**Extract to read:**
# NHL Center Ice Playoff Package???



## FramundaCheeze (Jun 9, 2004)

Does NHL CI offer a playoff package??? I wouldn't mind paying about $50 for the first two rounds that they offer.


----------



## Geronimo (Mar 23, 2002)

No. The half season would ahve worked for you. But there is no playoff only package. In many sports the playoffs are not carried at all.


----------



## saltrek (Oct 22, 2005)

Last year they had a "race for the playoffs" (or something like that) for $50. It kicked in with about a month to go in the season and included the early round playoffs not carried by Vs or NBC.


----------



## n3ntj (Dec 18, 2006)

If you have the CI package already, some of the 1st and 2nd round games on carried. At least, in previous years they were. Sure wish ESPN still had hockey so we'd get more HD hockey (with ESPN HD and ESPN2 HD)... this one or two games a week on VS HD stinks. The local NBC station (when they have hockey on Sat or Sun) never has a team on I want to see.


----------



## FramundaCheeze (Jun 9, 2004)

I hope they offer the playoffs again. I was originally gonna get the half season package but it was only like $40 less than the whole year! But $50 or less for two rounds of playoffs is well worth it to me.


----------



## MikeJW (Aug 17, 2006)

**Data excerpts:**
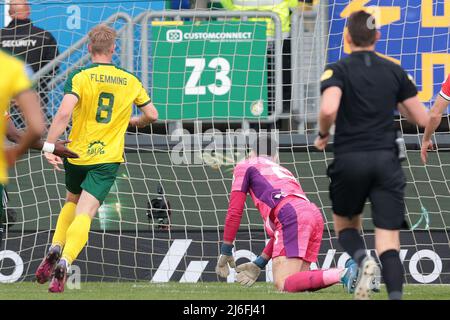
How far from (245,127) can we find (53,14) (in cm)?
272

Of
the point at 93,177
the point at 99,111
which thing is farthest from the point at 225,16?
the point at 93,177

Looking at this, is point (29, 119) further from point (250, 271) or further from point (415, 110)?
point (250, 271)

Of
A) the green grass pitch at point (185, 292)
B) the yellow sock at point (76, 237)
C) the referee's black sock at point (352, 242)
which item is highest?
the referee's black sock at point (352, 242)

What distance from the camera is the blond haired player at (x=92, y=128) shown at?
28.3 feet

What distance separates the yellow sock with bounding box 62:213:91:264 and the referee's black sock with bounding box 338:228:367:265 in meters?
2.39

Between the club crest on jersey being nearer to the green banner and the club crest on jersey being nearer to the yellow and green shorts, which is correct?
the yellow and green shorts

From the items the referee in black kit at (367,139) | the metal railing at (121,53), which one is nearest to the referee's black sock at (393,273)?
the referee in black kit at (367,139)

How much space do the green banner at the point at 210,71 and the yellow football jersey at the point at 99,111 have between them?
2813 millimetres

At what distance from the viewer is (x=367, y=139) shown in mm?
6578

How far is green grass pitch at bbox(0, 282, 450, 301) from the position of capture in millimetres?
8031

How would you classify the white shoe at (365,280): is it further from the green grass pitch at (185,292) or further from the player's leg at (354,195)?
the green grass pitch at (185,292)

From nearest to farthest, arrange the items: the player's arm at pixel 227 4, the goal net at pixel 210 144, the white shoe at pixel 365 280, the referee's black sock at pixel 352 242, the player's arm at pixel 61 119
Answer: the white shoe at pixel 365 280
the referee's black sock at pixel 352 242
the player's arm at pixel 61 119
the goal net at pixel 210 144
the player's arm at pixel 227 4

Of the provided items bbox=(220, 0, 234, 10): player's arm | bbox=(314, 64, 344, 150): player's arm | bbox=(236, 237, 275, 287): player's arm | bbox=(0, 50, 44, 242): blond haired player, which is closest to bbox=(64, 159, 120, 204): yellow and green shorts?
bbox=(236, 237, 275, 287): player's arm
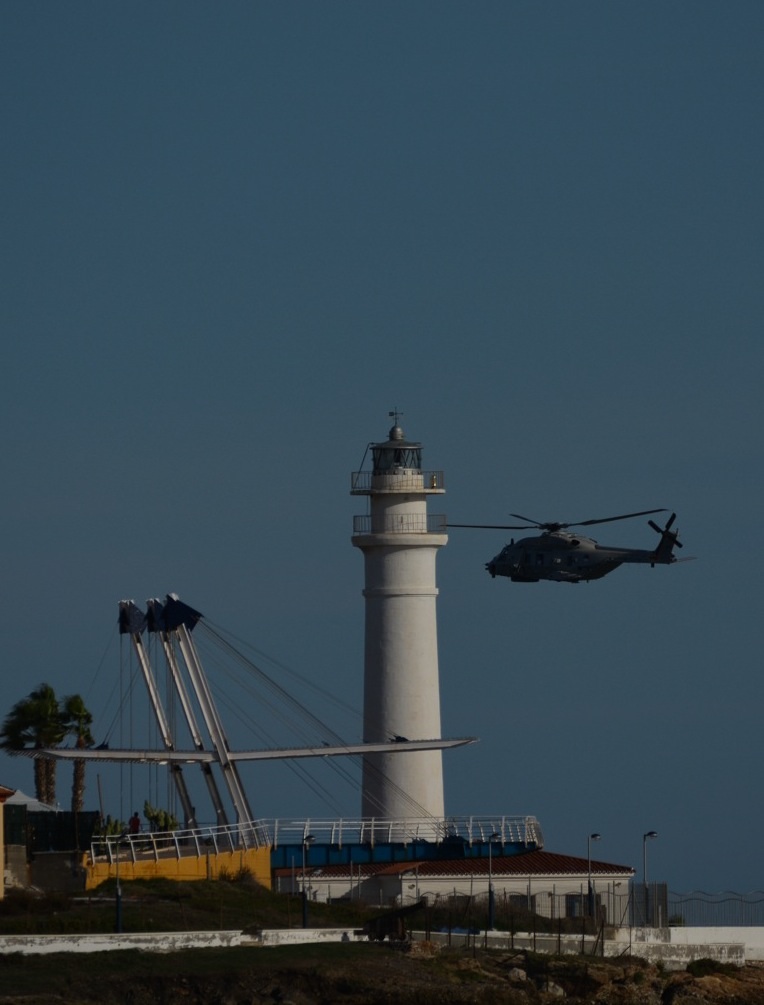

**Task prompt:**
Pick up the NHL Center Ice playoff thread where it stops, not the material.

**Exercise result:**
this is my 3rd season with the Center Ice package and yes, the 1st 2 rounds of the playoffs are covered. If the game is not on NBC or V.S., it will be on Center Ice. There's no additional charge, it's included in the Center Ice package. Enjoy and GO DUCKS!!


----------



## Geronimo (Mar 23, 2002)

I believe that the OP is asking if be can JUST buy the playoffs ata reduced price. The answer to taht is no.


----------



## TheRatPatrol (Oct 1, 2003)

D* will have more capacity to broadcast more HD games in the future. With that extra bandwidth, how many of you would like to see a NHL game mix channel, like D* does with NFLST and the sports and news mix channels? I think they should have a channel like this for all of their sport packages. It be cool to be able to keep track of 6-8 games at once. 

And how about some college hockey games in HD next year too? 

What do you guys think?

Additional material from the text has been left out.